Starting from $c = [1, 0, 0, 0, 0]$ and using TRANSPORT_RATE = 0.4, what is the concentration at junction (node 2) after exactly 2 time steps? Give your answer to two decimal places.

Hint: trace through the update rule step by step. At step 1, junction receives $0.4 \times c_0[\text{upstream_a}]$ from upstream_a. At step 2, junction retains $0.6$ of its step-1 value and receives another inflow from upstream_a.

Exercises

Adding a tributary

Add a sixth node tributary (node 5) that joins at reach (node 3) with edge weight 2.0. Update build_network and rerun the simulation. Does test_mass_conservation still pass?
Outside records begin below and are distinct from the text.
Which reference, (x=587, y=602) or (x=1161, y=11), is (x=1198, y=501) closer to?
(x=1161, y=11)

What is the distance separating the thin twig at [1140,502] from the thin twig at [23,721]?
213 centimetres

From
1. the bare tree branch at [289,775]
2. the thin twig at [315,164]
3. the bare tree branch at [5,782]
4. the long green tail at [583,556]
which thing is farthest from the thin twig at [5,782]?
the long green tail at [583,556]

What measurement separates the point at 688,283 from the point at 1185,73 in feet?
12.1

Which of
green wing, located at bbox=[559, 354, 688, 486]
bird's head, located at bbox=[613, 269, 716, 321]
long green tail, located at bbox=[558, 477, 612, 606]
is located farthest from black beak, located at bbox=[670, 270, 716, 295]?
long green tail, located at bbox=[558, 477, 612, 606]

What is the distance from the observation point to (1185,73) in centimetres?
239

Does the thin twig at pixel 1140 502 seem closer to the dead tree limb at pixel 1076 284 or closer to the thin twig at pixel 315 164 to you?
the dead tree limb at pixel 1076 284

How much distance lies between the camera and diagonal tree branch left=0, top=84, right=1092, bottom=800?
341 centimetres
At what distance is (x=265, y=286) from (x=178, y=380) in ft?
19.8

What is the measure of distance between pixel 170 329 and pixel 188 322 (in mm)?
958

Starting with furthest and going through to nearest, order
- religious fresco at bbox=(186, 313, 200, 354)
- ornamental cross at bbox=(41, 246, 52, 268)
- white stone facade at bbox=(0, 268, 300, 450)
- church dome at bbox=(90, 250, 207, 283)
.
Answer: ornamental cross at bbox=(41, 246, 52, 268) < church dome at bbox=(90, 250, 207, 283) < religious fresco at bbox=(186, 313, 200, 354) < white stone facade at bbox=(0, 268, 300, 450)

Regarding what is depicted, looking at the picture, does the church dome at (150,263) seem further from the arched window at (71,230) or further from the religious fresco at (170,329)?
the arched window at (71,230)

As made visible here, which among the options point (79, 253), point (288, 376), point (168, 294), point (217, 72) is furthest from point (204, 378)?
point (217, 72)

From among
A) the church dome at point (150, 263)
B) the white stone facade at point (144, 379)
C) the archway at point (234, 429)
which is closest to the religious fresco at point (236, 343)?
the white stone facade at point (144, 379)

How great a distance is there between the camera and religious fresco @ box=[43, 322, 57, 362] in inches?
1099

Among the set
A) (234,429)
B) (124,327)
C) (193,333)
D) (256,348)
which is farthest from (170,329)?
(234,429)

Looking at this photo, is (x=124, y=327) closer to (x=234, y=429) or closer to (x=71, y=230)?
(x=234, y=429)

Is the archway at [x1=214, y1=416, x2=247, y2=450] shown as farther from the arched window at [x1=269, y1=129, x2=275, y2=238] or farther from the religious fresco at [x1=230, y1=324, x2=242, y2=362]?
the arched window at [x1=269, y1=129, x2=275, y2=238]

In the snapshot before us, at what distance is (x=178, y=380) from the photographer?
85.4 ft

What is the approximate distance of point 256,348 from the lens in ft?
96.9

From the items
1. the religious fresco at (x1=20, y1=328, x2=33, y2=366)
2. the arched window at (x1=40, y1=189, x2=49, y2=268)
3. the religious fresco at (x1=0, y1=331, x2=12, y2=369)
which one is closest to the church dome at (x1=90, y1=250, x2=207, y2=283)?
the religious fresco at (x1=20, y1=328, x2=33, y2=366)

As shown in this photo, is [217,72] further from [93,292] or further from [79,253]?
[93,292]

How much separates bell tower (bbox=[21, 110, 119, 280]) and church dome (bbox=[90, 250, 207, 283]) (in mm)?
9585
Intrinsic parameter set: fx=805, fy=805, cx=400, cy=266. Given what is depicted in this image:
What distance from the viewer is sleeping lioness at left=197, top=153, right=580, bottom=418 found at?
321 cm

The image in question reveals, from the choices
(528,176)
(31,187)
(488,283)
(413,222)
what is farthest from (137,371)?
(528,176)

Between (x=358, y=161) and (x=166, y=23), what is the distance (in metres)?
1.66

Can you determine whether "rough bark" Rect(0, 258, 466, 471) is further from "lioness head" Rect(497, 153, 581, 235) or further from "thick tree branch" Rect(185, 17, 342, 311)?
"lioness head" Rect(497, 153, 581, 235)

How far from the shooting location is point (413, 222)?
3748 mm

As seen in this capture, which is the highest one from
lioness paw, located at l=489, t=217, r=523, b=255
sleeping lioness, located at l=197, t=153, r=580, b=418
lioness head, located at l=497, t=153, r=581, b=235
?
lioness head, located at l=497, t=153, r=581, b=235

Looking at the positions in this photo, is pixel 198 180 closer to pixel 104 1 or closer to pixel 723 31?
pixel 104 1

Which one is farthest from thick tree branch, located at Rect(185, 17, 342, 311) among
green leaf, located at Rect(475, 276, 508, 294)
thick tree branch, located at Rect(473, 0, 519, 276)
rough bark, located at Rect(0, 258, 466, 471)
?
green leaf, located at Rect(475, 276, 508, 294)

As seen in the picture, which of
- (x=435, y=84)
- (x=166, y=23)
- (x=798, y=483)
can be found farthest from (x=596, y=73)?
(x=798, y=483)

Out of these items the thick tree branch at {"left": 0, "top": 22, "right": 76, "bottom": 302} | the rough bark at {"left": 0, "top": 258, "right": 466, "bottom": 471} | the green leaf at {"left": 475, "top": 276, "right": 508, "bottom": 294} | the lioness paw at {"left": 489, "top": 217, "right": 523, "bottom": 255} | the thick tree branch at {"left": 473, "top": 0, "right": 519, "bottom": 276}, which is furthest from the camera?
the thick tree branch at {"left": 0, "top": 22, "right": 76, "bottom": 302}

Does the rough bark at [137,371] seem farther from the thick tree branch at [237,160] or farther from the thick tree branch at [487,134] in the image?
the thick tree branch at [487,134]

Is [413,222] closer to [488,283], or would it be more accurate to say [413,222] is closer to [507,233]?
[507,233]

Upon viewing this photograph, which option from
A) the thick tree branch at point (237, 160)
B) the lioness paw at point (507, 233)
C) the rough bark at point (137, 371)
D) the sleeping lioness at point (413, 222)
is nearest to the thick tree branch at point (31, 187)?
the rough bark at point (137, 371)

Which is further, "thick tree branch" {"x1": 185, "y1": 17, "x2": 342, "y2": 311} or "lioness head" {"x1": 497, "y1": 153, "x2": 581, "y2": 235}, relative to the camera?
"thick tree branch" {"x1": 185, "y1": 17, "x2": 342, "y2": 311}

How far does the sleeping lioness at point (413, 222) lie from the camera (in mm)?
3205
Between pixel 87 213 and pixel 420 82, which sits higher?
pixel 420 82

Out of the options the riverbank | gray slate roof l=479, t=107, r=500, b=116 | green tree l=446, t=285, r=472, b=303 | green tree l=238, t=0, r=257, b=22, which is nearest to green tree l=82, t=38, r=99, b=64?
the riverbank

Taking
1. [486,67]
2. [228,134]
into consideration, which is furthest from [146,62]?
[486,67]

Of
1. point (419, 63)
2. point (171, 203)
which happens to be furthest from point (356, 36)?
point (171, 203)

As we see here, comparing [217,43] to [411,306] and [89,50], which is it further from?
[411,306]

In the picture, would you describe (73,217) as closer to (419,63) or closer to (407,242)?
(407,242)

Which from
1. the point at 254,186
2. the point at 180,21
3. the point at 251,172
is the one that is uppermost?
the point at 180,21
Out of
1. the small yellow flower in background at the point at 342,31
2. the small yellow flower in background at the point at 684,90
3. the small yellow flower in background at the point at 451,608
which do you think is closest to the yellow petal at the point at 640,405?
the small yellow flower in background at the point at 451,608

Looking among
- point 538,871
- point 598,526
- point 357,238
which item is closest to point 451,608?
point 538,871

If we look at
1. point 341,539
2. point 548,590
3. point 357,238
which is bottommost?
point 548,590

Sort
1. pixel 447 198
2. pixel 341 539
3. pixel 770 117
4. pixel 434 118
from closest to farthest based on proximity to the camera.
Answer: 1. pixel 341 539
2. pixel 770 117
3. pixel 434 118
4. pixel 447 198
Does the pollutant reach the outlet faster or slower?

Variable transport rate

Replace the uniform TRANSPORT_RATE with per-edge rates stored in a dictionary keyed by (src, dst). Assign higher rates to high-flow edges (e.g., rate proportional to edge weight / max edge weight). Modify build_upstream to use per-edge rates and update simulate accordingly. How does the arrival time at the outlet change compared to the uniform-rate model?

Continuous spill

Change the initial condition so that upstream_a receives a constant input of 0.1 concentration units per step (a continuous source rather than an instantaneous spill). Modify simulate to add this source term to new_c[SPILL_NODE] after each update step. Is mass still conserved? At what step does the outlet concentration stabilise?

Two-spill comparison

Run two separate simulations: one with the spill at upstream_a and one with a spill at upstream_b. Add the two concentration lists at each step. Compare the result to a single simulation that starts with concentration 1.0 at both headwater nodes simultaneously. Are the results identical? Explain why in terms of the structure of the update rule.